Scientific classification
- Kingdom: Plantae
- Clade: Embryophytes
- Clade: Tracheophytes
- Division: Polypodiophyta
- Class: Polypodiopsida
- Order: Polypodiales
- Family: Pteridaceae
- Genus: Myriopteris
- Species: M. windhamii
- Binomial name: Myriopteris windhamii Grusz
- Synonyms: Cheilanthes villosa Davenp. ex Maxon; Hemionitis villosa (Davenp. ex Maxon) Christenh.;

= Myriopteris windhamii =

- Genus: Myriopteris
- Species: windhamii
- Authority: Grusz
- Conservation status: G4
- Synonyms: Cheilanthes villosa , Hemionitis villosa

Species of fern

Myriopteris windhamii, formerly known as Cheilanthes villosa, is a species of lip fern, with the common name villous lipfern. It is native to the southwestern United States and Mexico.

==Description==
Myriopteris windhamii is a medium-sized tufted fern growing from a short rhizome with bicolored scales. Leaves are up to 20–30 cm long. The leaf blades are mostly lanceolate, 3- or 4-times divided, and green to grayish on top, with bead-like ultimate leaf segments. The abaxial (lower) leaf surface is densely covered with whitish hairs, which often also envelop and entangle hairs on the adaxial (upper) surface. Scales on the costae are not ciliate or rarely with one or a few cilia.

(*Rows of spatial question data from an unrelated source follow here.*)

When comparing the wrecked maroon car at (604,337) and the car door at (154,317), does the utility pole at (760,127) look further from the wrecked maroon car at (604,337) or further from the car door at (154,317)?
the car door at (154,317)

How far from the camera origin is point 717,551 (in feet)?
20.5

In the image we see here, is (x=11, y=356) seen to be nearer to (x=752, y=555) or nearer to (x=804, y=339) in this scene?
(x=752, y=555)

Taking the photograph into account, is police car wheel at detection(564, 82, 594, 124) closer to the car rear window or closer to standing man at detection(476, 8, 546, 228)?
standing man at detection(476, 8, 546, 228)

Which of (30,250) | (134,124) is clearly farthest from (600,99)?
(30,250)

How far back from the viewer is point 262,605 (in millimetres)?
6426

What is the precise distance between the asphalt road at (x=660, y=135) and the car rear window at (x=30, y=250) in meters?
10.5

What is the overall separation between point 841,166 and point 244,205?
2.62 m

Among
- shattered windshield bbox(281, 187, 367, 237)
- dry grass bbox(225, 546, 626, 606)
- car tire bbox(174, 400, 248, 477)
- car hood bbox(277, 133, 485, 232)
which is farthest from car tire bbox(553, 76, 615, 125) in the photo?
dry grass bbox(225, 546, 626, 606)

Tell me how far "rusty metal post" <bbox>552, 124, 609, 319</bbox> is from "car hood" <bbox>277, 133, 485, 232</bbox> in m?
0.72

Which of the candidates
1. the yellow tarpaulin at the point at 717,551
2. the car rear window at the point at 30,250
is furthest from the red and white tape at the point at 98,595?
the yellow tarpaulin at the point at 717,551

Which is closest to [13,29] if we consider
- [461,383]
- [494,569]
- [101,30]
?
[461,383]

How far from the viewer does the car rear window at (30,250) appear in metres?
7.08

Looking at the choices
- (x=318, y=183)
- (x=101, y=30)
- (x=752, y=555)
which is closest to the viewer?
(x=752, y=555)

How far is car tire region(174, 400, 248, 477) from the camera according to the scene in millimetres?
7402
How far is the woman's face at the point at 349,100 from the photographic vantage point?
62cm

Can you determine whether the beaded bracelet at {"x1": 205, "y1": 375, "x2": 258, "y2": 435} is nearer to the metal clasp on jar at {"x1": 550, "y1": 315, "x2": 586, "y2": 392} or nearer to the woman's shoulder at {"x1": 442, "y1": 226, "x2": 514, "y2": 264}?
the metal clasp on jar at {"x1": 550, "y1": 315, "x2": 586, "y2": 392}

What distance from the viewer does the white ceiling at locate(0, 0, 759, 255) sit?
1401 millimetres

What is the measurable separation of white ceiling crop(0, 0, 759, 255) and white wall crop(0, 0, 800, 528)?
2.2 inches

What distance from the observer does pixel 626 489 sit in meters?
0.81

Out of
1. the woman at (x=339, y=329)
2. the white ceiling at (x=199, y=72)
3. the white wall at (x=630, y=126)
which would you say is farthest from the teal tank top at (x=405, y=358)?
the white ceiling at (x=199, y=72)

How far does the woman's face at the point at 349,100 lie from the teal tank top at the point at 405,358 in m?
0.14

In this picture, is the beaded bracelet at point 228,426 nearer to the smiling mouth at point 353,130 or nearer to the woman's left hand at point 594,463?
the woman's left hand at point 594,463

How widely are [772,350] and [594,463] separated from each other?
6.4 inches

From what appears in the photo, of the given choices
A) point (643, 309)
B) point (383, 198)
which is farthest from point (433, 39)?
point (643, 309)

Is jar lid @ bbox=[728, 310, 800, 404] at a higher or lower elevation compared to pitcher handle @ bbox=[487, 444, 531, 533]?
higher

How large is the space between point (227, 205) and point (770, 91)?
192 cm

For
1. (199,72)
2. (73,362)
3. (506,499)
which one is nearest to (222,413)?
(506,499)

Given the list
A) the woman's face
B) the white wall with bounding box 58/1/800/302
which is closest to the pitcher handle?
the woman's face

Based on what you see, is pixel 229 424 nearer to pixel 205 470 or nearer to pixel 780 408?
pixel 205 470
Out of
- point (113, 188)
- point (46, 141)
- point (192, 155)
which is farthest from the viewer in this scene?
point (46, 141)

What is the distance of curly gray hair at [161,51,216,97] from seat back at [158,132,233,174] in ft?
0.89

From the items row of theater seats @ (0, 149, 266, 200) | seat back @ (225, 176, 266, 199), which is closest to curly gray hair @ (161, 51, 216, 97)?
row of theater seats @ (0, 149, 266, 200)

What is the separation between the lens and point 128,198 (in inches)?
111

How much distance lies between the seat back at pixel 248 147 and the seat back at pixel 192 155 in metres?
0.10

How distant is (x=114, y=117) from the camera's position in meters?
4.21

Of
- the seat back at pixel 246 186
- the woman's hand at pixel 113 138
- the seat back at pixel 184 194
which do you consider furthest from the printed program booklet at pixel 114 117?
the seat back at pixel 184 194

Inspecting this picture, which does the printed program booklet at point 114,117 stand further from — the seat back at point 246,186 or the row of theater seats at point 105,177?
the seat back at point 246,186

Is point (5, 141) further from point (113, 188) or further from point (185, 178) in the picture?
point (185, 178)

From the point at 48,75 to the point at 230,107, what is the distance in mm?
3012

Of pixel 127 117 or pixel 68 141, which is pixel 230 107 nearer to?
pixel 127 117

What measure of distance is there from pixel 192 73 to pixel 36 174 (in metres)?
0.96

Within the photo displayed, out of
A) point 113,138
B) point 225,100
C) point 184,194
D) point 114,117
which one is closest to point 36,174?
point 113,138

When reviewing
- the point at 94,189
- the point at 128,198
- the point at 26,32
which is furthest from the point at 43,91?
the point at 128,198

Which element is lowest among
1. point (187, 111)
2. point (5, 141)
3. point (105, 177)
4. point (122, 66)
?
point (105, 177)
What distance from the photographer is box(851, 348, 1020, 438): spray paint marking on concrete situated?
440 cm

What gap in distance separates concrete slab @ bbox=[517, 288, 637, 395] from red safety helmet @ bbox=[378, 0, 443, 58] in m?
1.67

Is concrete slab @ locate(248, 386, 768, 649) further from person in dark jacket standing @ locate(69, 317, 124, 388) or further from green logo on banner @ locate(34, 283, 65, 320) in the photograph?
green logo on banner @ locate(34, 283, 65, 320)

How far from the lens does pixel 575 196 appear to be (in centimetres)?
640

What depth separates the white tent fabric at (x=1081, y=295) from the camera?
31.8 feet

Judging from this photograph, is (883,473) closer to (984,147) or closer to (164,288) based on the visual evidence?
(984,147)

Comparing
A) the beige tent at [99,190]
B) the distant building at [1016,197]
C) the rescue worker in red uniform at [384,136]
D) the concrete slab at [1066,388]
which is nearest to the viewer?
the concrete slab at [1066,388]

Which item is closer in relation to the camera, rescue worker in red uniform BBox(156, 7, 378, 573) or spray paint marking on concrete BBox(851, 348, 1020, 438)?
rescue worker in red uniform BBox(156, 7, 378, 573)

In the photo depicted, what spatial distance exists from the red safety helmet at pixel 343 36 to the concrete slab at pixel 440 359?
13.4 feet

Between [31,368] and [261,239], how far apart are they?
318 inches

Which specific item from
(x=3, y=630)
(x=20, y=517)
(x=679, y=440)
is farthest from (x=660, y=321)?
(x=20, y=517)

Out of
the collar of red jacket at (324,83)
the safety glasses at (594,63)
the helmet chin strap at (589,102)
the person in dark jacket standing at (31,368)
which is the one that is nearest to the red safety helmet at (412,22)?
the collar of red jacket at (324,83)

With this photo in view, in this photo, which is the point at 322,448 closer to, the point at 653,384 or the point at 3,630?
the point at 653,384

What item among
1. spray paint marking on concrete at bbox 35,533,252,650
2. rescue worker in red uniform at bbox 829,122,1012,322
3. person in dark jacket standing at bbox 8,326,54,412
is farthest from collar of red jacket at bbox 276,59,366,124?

Myriopteris windhamii is similar in appearance to Myriopteris lindheimeri but can be distinguished by bicolored rhizome scales, costal scales not markedly ciliate, and hairs attached directly to the adaxial (upper) leaf segments (not just growing over the upper leaf surface as in Myriopteris lindheimeri).

==Range and Habitat==
Myriopteris windhamii is native to the southwestern United States where it grows in rocky mountains and deserts. For example, it is found along with the elephant tree, Bursera microphylla, and other desert species in the Waterman Mountains of southeastern Arizona (northern Pima County). It is often found on limestone or other calcium-rich rocks and soils.

==Taxonomy==
Members of the genus Cheilanthes as historically defined (which includes Myriopteris) are commonly known as "lip ferns" due to the lip-like (false) indusium formed by the leaf margins curling over the sori. It is commonly known as villous lip fern.

Myriopteris windhamii is an apogamous (asexual) triploid of unknown parentage.

==Conservation==
The species is globally apparently secure (G4). NatureServe does not assign conservation rankings for the three states of the United States at the northern edge of its range.

==Cultivation==
Myriopteris windhamii can be relatively easily cultivated, and should be grown under high light in well-drained garden soil. The soil should be basic and moist-dry to moist.